I dialed 411 recently, and a female voice asked, "What city and state, please?" I said, "Landover, Maryland," and the voice replied, "You said England. Is that correct?"
Something similar happened when I telephoned Amtrak. "Hi, I'm Julie," the voice said. Julie gave me a menu of services to select from, and I asked for scheduling information. "Great, I can help you look that up," the voice said, sounding chipper. "What day would you like to leave?" I mumbled to myself, "Hold on a second," and Julie replied, "I think you asked for December 22. Is that correct?"
Julie and other "virtual characters" are designed to assist and, perhaps someday, replace telephone operators and customer service representatives. They are a product of the latest in speech-recognition technology, but they annoy me -- and not just because my slightly southern accent seems to baffle them.
When I hear a voice on the telephone, I instinctively expect it to be human, of a certain sex and age range and with a personality. I don't like some machine trying to fake out my primal brain. Plus, there's something fishy about having so many of these machines programmed to sound like white women from the Midwest.
Why not a virtual Barry White to help me catch a train or a Shirley Horn to give me the phone number?
Clifford Nass, a professor of communications at Stanford University and author of the soon-to-be-published book "Wired for Speech," told me that voice selections are made to give as many people as possible what they want or expect to hear.
"When BMW introduced their navigation system in Germany, they used a female voice, and they had to have a product recall because German drivers would not take directions from a woman," he said. "We did a study in which male and female voice computers taught about loving relationship and technology. The male voice computer was seen as better at teaching technical subjects, while the female voice computer was seen as better at teaching about loving relationships, even though both computers taught both subjects the same way."
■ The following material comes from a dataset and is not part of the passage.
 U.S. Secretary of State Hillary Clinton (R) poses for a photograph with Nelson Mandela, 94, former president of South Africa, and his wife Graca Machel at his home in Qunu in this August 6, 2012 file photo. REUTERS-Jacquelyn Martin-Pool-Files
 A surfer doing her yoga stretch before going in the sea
It turns out that many people find comfort in stereotypes. And speech-recognition technology not only relies on stereotypes but also reinforces and promotes them.
"We've found that when people engage in a major stock transaction, they'll respond favorably to a female voice while getting information," Nass said. "But when it comes to actually making a trade, they prefer a male voice, even though it's the same machine."
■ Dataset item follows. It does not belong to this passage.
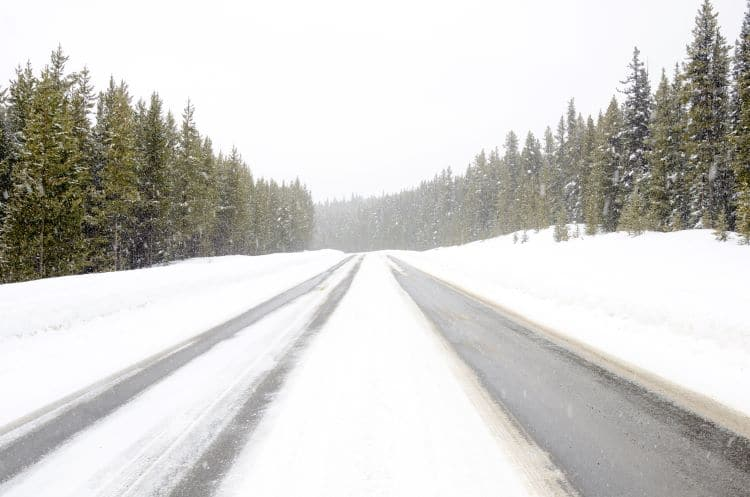 Snow covers the ground on the highway surrouned by trees in rural Canada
He continued: "We've seen a lot of concern about stereotypes on television, but speech-recognition technology is even more powerful because it is interactive. You don't just watch a stereotype, you engage one."
Nass explained that speech recognition works by taking the sounds you produce and comparing them with the prerecorded voices of, say, 100 people who represent the most common accents.
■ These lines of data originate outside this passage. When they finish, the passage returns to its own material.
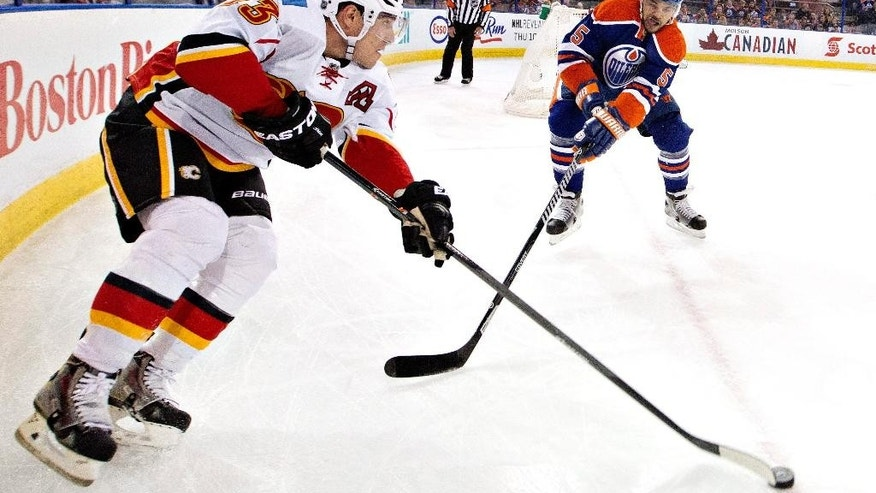 Calgary Flames' Sean Monahan (23) battles in the corner with Edmonton Oilers' Mark Fraser (5) during the first period of an NHL hockey game, Saturday, March 1, 2014 in Edmonton, Alberta. (AP Photo/The Canadian Press, Jason Franson)
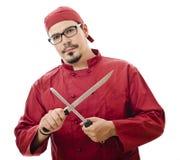 Chef, der ein Messer schärft Stockbilder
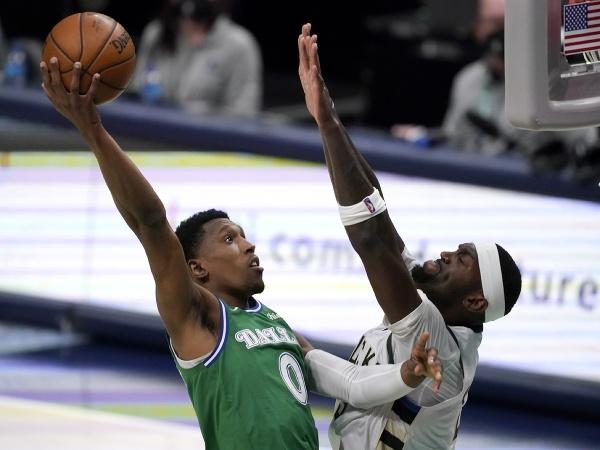 Hráč Dallasu Mavericks Josh Richardson (vľavo) strieľa na kôš cez Bobbyho Portisa z Milwaukee Bucks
"As computers get better and faster, you can add more accents," he said. "But some percentage of the population is always going to be excluded. For the excluded, you can either not use the system or adapt to it."
Nass did suggest how a more accent-friendly system might work. Callers would be prompted to identify their accents at the start.
"It might say: 'If you have a Cuban accent, press 1,' or, 'If you're from England, press 2,' or, 'If you have an Oklahoma drawl, press 3,' and so on," Nass said. "That would help. But there would be resistance, because people don't like describing themselves in broad categories. They want to think of themselves as truly unique."
Arguing with a machine will surely make you feel special.
I called David Israel, director of the natural language program at the Artificial Intelligence Center in Menlo Park, Calif., and told him about my difficulty being understood by Julie and her ilk. I try to sound midwestern, I explained, and to sharpen my enunciation.
"That makes it worse," Israel said. "Don't change your voice or speak slowly or get loud, like you're talking to a foreigner. No hyper-articulation, either. The machines are trained for normal speech patterns."
Apparently, I'd been trained for something else -- like how to talk to people.